→ **TASK PROMPT**: Convert the material, from the line with "Thinking about position, is" through the end of the material, into a Markdown table with the columns Row and Line, leaving out blank lines.

→ **INPUT RECORDS**:
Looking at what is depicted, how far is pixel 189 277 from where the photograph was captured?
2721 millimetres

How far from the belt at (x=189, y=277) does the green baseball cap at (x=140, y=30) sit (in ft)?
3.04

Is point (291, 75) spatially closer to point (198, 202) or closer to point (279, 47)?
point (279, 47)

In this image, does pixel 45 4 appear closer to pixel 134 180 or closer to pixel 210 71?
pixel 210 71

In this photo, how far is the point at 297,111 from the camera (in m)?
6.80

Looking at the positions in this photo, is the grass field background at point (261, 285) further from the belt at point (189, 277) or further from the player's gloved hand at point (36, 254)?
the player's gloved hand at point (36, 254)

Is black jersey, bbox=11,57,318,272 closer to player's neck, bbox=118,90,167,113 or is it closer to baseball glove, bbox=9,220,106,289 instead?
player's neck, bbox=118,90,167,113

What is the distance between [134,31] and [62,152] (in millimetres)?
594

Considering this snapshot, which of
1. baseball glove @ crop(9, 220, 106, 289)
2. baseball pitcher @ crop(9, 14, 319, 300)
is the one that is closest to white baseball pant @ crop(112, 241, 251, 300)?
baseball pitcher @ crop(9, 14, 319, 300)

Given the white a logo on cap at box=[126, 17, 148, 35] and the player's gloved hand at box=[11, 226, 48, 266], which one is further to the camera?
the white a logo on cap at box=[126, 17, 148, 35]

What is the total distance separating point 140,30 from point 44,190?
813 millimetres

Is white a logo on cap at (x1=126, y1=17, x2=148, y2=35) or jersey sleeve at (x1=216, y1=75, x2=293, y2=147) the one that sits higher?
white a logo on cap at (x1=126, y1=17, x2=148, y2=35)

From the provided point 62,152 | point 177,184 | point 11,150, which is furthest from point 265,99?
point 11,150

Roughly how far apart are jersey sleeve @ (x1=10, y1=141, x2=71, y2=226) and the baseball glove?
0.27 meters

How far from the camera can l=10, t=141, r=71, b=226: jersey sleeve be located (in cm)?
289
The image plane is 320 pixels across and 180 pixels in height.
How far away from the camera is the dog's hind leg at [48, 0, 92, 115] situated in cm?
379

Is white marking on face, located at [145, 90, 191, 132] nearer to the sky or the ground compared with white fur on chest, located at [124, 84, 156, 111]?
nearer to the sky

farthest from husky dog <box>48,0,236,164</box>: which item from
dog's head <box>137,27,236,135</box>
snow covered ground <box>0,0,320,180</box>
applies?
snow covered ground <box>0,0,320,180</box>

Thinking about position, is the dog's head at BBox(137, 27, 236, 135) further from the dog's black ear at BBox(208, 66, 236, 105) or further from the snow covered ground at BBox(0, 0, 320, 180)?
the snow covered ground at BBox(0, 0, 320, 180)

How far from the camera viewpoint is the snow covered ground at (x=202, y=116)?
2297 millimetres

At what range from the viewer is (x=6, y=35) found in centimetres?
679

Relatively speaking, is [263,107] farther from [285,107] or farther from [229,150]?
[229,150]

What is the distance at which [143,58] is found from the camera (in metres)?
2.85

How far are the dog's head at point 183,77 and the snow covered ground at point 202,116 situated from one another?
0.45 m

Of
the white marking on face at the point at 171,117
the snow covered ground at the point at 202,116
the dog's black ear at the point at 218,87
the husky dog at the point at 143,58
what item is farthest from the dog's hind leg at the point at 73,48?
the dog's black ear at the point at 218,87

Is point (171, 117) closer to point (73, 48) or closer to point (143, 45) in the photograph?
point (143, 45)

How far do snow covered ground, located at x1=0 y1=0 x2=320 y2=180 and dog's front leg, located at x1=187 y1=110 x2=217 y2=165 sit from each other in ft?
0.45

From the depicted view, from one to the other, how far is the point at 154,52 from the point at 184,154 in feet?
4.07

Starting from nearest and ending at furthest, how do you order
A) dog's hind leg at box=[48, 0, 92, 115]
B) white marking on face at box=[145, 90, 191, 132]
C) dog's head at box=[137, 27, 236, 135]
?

→ **SOLVED PROBLEM**:
| Row | Line |
|---|---|
| 1 | Thinking about position, is the dog's head at BBox(137, 27, 236, 135) further from the dog's black ear at BBox(208, 66, 236, 105) or further from the snow covered ground at BBox(0, 0, 320, 180)? |
| 2 | the snow covered ground at BBox(0, 0, 320, 180) |
| 3 | How far from the camera viewpoint is the snow covered ground at (x=202, y=116)? |
| 4 | 2297 millimetres |
| 5 | At what range from the viewer is (x=6, y=35) found in centimetres? |
| 6 | 679 |
| 7 | Relatively speaking, is [263,107] farther from [285,107] or farther from [229,150]? |
| 8 | [229,150] |
| 9 | What is the distance at which [143,58] is found from the camera (in metres)? |
| 10 | 2.85 |
| 11 | How far are the dog's head at point 183,77 and the snow covered ground at point 202,116 situated from one another? |
| 12 | 0.45 m |
| 13 | Of |
| 14 | the white marking on face at the point at 171,117 |
| 15 | the snow covered ground at the point at 202,116 |
| 16 | the dog's black ear at the point at 218,87 |
| 17 | the husky dog at the point at 143,58 |
| 18 | what item is farthest from the dog's hind leg at the point at 73,48? |
| 19 | the dog's black ear at the point at 218,87 |
| 20 | Is point (171, 117) closer to point (73, 48) or closer to point (143, 45) in the photograph? |
| 21 | point (143, 45) |
| 22 | How far do snow covered ground, located at x1=0 y1=0 x2=320 y2=180 and dog's front leg, located at x1=187 y1=110 x2=217 y2=165 sit from each other in ft? |
| 23 | 0.45 |
| 24 | From the depicted view, from one to the other, how far is the point at 154,52 from the point at 184,154 in feet? |
| 25 | 4.07 |
| 26 | Starting from nearest and ending at furthest, how do you order |
| 27 | A) dog's hind leg at box=[48, 0, 92, 115] |
| 28 | B) white marking on face at box=[145, 90, 191, 132] |
| 29 | C) dog's head at box=[137, 27, 236, 135] |
| 30 | ? |